• To do
Scan the records below. List lines holding "decisions".

• Available data
--

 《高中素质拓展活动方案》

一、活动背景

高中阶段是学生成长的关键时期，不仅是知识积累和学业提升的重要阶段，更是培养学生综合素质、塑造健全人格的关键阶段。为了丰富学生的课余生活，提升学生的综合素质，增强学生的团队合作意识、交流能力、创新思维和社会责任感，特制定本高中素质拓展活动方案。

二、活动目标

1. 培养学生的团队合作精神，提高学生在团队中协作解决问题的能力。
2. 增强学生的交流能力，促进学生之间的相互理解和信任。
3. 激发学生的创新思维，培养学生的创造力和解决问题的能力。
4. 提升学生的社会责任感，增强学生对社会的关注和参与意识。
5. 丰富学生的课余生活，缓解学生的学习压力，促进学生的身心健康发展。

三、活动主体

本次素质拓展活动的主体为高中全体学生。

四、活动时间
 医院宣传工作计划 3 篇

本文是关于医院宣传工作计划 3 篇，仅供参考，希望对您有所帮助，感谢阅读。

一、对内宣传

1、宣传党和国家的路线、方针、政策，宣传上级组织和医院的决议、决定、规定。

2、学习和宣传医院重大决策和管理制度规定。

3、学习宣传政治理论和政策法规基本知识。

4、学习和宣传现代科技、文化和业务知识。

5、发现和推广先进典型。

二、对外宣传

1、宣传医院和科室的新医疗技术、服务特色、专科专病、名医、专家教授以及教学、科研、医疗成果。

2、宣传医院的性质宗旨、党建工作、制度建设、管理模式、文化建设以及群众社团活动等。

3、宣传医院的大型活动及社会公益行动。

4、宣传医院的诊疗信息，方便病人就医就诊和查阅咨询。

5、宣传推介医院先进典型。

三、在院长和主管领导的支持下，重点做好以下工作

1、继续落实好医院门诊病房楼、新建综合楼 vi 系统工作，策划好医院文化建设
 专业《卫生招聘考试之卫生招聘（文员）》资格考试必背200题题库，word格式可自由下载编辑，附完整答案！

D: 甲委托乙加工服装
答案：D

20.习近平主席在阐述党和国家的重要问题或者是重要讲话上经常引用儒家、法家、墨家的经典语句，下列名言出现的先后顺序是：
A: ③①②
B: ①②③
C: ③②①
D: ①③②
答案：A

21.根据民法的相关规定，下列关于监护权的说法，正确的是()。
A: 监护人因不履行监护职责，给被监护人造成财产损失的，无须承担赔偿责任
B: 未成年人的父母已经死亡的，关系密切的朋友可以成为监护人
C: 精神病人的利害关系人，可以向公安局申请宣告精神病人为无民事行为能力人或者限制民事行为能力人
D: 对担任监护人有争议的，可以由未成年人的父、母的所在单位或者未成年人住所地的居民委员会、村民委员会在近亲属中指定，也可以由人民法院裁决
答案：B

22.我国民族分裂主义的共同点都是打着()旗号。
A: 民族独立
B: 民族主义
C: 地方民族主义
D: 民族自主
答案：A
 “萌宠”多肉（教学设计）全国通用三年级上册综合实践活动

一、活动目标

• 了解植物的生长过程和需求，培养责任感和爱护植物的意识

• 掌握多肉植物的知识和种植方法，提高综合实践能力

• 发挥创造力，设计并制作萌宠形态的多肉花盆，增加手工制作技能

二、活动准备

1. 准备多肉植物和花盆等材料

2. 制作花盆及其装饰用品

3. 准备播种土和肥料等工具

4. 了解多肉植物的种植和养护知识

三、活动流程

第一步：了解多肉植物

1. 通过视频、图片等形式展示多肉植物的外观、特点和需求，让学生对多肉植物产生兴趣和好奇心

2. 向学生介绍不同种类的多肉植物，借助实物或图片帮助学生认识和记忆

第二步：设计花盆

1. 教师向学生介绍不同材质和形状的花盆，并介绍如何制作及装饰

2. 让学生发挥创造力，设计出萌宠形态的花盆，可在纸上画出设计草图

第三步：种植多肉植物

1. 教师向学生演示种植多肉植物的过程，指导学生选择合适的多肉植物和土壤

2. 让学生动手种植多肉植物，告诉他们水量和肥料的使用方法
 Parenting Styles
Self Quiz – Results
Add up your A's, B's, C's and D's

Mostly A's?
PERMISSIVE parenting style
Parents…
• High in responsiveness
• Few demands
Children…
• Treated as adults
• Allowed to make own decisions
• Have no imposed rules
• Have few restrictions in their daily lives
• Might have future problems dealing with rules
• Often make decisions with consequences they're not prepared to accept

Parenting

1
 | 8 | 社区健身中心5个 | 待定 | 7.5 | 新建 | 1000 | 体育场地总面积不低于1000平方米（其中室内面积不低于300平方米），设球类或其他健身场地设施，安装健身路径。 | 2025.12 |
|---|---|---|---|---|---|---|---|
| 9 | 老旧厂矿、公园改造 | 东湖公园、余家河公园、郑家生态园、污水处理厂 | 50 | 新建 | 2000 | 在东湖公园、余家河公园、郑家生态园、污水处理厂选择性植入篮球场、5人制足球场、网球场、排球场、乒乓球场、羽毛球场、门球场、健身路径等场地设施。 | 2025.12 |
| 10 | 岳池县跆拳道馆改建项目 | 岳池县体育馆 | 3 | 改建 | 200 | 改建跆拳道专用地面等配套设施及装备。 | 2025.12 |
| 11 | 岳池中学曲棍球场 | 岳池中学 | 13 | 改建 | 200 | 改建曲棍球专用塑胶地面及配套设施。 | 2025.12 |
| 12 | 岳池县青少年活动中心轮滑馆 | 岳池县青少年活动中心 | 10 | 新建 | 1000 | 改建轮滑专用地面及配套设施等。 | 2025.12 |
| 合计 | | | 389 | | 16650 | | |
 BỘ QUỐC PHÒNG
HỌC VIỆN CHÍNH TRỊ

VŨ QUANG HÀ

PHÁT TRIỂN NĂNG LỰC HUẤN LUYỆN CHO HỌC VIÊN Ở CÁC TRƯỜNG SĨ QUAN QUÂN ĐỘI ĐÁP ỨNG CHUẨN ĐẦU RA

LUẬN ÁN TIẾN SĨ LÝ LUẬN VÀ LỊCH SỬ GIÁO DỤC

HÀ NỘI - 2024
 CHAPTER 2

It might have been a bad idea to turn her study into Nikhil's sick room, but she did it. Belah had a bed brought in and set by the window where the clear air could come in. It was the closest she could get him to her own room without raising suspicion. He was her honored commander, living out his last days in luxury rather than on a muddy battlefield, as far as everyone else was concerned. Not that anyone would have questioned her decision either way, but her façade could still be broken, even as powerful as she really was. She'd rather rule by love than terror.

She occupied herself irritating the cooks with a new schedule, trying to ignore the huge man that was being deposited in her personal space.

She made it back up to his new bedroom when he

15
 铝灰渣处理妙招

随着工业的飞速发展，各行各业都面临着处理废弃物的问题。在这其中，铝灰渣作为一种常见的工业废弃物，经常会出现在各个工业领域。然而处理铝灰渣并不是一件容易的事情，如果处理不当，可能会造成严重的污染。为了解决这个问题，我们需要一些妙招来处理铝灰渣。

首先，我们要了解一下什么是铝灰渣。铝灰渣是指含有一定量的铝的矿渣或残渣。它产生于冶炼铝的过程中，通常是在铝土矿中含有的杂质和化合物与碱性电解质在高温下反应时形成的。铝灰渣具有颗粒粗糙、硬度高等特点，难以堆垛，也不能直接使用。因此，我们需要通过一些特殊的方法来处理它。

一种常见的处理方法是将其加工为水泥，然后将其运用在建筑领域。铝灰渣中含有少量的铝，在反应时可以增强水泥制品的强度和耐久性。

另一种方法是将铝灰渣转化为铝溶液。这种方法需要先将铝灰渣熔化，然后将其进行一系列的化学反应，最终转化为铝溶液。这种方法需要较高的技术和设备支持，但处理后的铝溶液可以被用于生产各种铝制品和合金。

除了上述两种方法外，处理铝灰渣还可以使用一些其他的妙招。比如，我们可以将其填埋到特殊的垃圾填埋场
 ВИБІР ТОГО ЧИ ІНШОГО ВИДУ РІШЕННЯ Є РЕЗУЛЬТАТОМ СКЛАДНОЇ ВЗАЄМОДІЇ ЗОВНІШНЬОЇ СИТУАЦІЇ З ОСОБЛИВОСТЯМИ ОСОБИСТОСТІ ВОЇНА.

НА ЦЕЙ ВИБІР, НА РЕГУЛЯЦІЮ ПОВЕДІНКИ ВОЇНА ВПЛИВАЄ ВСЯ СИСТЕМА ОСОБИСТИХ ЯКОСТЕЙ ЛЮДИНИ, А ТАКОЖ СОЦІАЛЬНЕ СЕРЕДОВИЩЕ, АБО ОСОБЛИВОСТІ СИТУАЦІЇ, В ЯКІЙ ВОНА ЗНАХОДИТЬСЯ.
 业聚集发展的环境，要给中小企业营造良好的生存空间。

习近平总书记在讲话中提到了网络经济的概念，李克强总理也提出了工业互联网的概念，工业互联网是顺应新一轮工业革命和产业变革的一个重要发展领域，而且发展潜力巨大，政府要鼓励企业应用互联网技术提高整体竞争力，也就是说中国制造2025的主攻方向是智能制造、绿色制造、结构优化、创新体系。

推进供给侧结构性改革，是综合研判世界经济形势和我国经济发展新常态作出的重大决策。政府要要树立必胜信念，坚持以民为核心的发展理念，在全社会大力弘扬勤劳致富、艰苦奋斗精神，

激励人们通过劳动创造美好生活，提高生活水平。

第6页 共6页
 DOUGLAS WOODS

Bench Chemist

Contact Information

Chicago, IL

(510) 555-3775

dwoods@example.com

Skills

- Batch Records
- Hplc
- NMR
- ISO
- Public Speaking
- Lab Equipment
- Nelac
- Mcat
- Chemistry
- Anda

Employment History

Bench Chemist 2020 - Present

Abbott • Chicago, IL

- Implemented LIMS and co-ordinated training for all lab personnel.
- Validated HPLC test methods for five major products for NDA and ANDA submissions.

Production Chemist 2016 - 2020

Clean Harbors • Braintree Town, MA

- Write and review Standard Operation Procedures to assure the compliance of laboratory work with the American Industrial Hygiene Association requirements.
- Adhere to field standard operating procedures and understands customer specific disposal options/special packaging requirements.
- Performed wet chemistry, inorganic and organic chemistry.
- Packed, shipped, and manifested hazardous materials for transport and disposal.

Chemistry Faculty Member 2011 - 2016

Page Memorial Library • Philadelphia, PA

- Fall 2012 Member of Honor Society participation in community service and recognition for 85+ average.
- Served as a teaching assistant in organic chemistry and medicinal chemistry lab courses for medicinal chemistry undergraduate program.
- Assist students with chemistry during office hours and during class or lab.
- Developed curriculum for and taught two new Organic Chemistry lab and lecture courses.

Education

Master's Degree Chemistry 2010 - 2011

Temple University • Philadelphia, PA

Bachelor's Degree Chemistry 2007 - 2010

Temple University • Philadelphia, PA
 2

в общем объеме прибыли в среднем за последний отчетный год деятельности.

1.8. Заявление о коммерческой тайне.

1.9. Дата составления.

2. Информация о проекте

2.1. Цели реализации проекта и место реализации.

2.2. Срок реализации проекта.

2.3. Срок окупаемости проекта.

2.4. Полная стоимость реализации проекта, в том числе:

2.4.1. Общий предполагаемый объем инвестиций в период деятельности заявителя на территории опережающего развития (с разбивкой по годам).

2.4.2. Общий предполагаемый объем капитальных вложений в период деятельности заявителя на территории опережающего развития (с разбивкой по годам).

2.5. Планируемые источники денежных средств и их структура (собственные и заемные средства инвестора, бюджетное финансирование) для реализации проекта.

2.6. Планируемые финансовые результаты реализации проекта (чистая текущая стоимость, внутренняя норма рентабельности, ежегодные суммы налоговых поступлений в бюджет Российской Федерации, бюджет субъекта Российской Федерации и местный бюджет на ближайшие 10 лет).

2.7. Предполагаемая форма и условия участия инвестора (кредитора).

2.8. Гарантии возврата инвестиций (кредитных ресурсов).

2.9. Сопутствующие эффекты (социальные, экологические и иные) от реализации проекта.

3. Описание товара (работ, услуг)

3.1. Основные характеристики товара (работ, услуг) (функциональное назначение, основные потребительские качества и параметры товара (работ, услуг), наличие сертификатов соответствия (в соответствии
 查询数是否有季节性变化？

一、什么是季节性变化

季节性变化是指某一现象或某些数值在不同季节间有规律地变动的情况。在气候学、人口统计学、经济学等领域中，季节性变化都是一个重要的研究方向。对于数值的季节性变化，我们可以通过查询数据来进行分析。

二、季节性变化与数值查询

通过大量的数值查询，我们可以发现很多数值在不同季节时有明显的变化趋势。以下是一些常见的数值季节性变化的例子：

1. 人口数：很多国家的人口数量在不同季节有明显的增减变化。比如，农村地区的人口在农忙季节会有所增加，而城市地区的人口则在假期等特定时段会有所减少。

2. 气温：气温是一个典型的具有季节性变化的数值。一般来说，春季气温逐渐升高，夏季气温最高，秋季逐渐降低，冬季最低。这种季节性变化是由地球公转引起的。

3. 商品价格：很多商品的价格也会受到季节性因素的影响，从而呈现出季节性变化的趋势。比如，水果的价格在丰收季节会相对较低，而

--

• Solution
• Allowed to make own decisions
• Often make decisions with consequences they're not prepared to accept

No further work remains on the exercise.